The goal of this Breast Cancer Disease Team concept is to develop diagnostic testing of DCIS using cancer stem cell isolation followed by malignant potential analysis (prognosis) and intervention analysis (prediction). The challenge is to prove that the prognostic and predictive analyses are correct, even though the DCIS lesions detected in patients will be treated by complete surgical removal and/or radio-eradication. The importance of this work is clear in the context of the expected increase in DCIS detection, with the possibility that not all of these women will benefit from surgery and the promise that old (anti-hormonal) and new targeted therapies may be even better with less risk of complication. In short, this proposal is about improving women's health through optimized and individual prevention therapy for pre-invasive breast cancer.
Breast cancer is the most commonly diagnosed cancer and the second most common cause of cancer-related mortality among women in California and in the United States. From 1988 to 1999, 224,137 California women were diagnosed with new cases of invasive breast cancer, representing one of every three invasive cancers diagnosed among women in our state. Almost 35,000 were diagnosed with noninvasive carcinoma or ductal carcinoma in situ (DCIS). During this same 12 years, 50,556 women died of breast cancer.
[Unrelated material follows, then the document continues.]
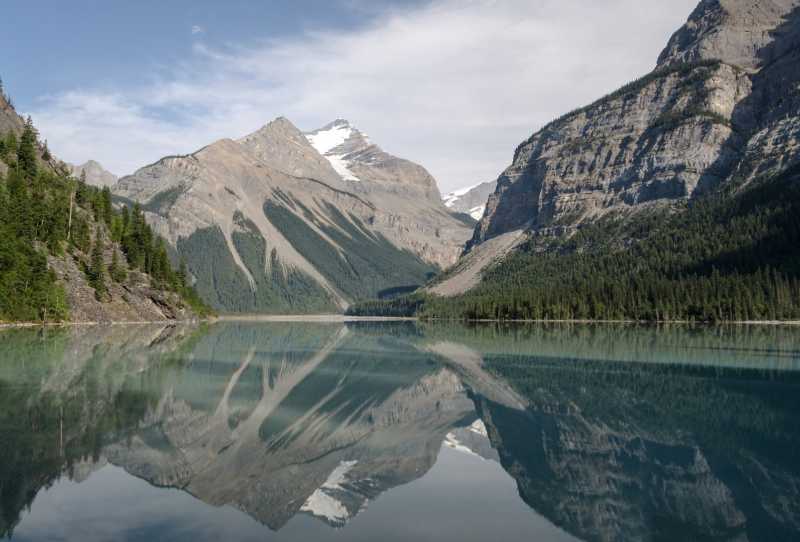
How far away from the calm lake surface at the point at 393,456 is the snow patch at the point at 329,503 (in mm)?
94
Most of the 224,137 women with invasive breast cancer had undetected DCIS prior to their diagnosis. This early stage of breast cancer is non-lethal, but progresses to potentially lethal invasive breast cancer with a variable period of latency ranging from months to decades. Improved detection of DCIS through improved breast imaging technology promises a much higher rate of pre-invasive stage diagnosis. A National investment in imaging technology is currently funded through the National Cancer Institute, National Institutes of Health, the Congressionally Mandated Breast Cancer Research Program and private enterprise including both the imaging equipment companies and health care corporations. The success of these investments will produce an increase in detection of breast cancer at the DCIS stage resulting in a marked increase in patients undergoing breast surgery and radiation therapy. It is not known if this increase will be transient implied by catching breast cancer earlier in the population, or if a subgroup of patients with DCIS (now detected) which will never progress to invasive cancer for whom surgery and radiation may be unnecessary.
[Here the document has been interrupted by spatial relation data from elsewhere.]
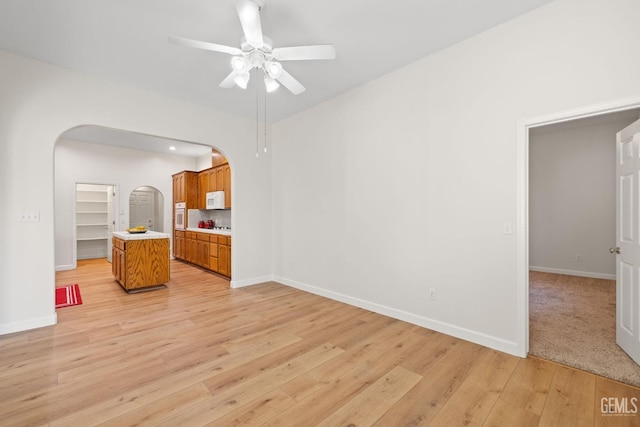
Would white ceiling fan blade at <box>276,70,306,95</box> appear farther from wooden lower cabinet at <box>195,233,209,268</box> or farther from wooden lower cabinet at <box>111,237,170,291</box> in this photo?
wooden lower cabinet at <box>195,233,209,268</box>

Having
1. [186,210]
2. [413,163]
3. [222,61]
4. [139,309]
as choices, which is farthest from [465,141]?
[186,210]

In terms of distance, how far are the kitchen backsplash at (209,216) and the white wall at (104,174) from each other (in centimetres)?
125

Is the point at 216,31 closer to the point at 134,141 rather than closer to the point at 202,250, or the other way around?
the point at 202,250

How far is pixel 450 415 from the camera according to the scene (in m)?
1.76

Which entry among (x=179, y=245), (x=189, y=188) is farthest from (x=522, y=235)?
(x=179, y=245)

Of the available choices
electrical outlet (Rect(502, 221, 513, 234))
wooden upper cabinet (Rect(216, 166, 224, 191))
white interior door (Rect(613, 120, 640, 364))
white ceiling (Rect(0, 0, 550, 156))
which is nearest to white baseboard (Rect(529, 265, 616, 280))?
white interior door (Rect(613, 120, 640, 364))

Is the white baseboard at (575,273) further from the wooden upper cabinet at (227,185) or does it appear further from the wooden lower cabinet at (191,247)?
the wooden lower cabinet at (191,247)

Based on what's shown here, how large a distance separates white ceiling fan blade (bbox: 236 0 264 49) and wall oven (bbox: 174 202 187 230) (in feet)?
Answer: 19.3

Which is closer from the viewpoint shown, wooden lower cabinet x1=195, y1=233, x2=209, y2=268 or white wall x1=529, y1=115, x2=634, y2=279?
white wall x1=529, y1=115, x2=634, y2=279

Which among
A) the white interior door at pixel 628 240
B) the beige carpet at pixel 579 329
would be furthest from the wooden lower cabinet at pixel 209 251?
the white interior door at pixel 628 240

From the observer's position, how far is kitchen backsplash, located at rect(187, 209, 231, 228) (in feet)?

Improvement in health of women with DCIS requires:
1) A way to assess the risk for invasive and metastatic cancer at this early stage.
2) Non-surgical therapy to prevent high risk DCIS from progressing.
This planning grant proposes to assemble a highly synergistic group of investigators to address this emerging problem in breast cancer diagnosis and therapy. The vision of our Disease Team is cell-based analyses of the potential risk of DCIS. Clearly, not all breast cancers behave the same. We are fighting not one, but many different diseases. It is thus imperative that ways to predict the response of individual breast cancers to specific therapies be developed. While this has some clear benefit in patients with advanced stage disease, the benefit to women's health is much greater and the cost of the care much lower if methods can be applied to very early stage disease, preventing invasive cancer.
We have assembled an international consortium to deal with the science and technology. This proposal is an opportunity for the State of California to lead international investment in Breast Cancer diagnosis, prevention and treatment. Even before the expected full proposal funding, this Planning Grant funding will sponsor a high profile international workshop in the state.